Volume 2 appears to be on Google Music, albeit under the collection title I Get A Kick Out Of You. Volumes 1 and 3 can't be seen.
posted by Going To Maine at 10:53 PM on June 9, 2016

To tell the truth, I should have stuck with just Volume 2 -- that is the heart of it, the quintessential.

Had I the energy to get up and whip out the lap top instead of tapping on this phone, I would have linked the YouTubes of those two songs -- and, for a fact, I did a post with Louis Armstrong's I Get a Kick Out of You. I will link to it tomorrow and the Dinah Washington, too.
posted by y2karl at 11:45 PM on June 9, 2016 [2 favorites]

It's Porter's astonishing skill as a lyricist that always strikes me. The full version of You're The Top is very seldom sung, but well worth checking out. In the later verses, you can see he's challenging himself with ever-more-impossible rhymes, and yet pulling them off triumphantly every time.
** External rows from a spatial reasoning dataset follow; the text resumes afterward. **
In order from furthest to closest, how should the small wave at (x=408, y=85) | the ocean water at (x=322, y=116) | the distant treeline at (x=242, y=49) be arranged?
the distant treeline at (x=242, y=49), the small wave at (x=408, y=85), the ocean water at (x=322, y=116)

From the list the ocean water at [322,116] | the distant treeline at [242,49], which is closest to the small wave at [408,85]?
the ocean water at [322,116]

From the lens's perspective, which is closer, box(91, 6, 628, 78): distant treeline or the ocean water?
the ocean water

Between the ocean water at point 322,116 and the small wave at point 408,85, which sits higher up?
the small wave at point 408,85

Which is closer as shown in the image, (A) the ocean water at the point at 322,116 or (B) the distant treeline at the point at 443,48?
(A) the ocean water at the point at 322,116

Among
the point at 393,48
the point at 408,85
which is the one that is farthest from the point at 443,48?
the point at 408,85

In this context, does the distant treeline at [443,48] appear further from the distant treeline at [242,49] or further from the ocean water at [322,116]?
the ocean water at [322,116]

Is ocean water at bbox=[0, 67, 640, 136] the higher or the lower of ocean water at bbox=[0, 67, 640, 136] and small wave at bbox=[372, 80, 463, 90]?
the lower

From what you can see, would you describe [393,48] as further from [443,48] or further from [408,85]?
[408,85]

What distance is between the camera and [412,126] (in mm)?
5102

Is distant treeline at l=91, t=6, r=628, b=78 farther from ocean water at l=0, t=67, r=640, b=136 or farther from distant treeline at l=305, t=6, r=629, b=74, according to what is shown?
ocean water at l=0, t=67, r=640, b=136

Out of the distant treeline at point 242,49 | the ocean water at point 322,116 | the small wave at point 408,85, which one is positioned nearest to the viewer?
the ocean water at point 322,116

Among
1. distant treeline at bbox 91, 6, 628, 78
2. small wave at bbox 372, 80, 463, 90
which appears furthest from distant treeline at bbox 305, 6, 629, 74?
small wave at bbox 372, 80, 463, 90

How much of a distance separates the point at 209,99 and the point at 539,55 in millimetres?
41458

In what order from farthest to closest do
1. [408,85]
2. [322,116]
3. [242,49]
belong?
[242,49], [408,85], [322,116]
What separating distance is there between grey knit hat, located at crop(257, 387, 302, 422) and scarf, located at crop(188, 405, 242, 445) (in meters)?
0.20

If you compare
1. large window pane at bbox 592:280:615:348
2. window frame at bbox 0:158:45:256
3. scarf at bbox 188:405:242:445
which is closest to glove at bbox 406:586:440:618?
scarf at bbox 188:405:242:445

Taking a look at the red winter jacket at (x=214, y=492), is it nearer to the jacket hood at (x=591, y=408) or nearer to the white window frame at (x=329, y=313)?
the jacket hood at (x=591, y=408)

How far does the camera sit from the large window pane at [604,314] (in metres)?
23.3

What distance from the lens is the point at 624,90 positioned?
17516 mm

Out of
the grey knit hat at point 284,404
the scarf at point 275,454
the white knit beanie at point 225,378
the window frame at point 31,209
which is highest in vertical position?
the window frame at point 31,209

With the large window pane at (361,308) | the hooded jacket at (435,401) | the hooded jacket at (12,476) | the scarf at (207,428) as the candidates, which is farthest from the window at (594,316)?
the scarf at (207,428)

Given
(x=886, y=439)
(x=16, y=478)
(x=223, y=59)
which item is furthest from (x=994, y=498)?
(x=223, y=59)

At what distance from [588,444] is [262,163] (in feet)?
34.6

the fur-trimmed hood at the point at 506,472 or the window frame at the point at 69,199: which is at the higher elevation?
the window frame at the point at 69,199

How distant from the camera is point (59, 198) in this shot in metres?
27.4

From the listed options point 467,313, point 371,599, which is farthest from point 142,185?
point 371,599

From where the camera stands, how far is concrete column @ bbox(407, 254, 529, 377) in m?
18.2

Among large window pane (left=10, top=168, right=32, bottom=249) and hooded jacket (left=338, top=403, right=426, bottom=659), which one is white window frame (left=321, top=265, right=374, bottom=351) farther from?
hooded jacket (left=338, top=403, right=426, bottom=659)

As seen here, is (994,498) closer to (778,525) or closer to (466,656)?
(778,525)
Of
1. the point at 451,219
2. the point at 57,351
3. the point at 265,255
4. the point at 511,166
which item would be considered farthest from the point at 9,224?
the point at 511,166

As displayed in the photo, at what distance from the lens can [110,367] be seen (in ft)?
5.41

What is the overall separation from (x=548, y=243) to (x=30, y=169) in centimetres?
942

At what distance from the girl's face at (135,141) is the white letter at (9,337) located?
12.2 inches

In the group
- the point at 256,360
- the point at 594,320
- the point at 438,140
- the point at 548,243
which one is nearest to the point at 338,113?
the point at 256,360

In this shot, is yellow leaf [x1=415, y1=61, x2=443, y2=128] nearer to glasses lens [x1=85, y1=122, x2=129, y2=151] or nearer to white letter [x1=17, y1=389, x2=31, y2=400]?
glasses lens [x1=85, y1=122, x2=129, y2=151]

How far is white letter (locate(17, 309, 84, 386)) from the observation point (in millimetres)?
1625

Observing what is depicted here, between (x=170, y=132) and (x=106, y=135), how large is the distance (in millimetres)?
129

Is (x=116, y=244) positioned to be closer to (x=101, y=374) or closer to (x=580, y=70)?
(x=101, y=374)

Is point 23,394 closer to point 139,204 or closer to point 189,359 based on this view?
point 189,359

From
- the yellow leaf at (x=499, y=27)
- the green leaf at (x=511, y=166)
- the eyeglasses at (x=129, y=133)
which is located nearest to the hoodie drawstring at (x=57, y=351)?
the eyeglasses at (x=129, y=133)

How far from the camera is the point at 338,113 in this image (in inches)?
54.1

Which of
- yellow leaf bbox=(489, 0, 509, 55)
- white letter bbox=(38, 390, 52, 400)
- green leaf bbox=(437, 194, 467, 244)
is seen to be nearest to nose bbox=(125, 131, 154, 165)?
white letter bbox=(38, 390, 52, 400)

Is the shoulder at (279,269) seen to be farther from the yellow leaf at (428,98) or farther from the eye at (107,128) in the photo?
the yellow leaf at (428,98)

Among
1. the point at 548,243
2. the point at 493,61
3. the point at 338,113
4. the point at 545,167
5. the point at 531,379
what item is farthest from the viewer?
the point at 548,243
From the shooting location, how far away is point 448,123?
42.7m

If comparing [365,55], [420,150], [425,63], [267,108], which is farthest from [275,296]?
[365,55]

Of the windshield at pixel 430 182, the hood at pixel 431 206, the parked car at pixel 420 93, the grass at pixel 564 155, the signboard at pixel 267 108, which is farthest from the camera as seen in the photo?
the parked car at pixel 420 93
That song, as we know, repeatedly underlines how great someone else is by contrasting this with the singer's own lowly nature. This fragment seems particularly appropriate in 2016:

I'm the nominee of the G.O.P.
But if, baby, I'm the bottom,
You're the top!

Like all Porter's songs, this one gains an extra dimension when heard in the context of the full show - in this case, Anything Goes. That way you get a sense of the character singing it and where the song's emotional content is coming from.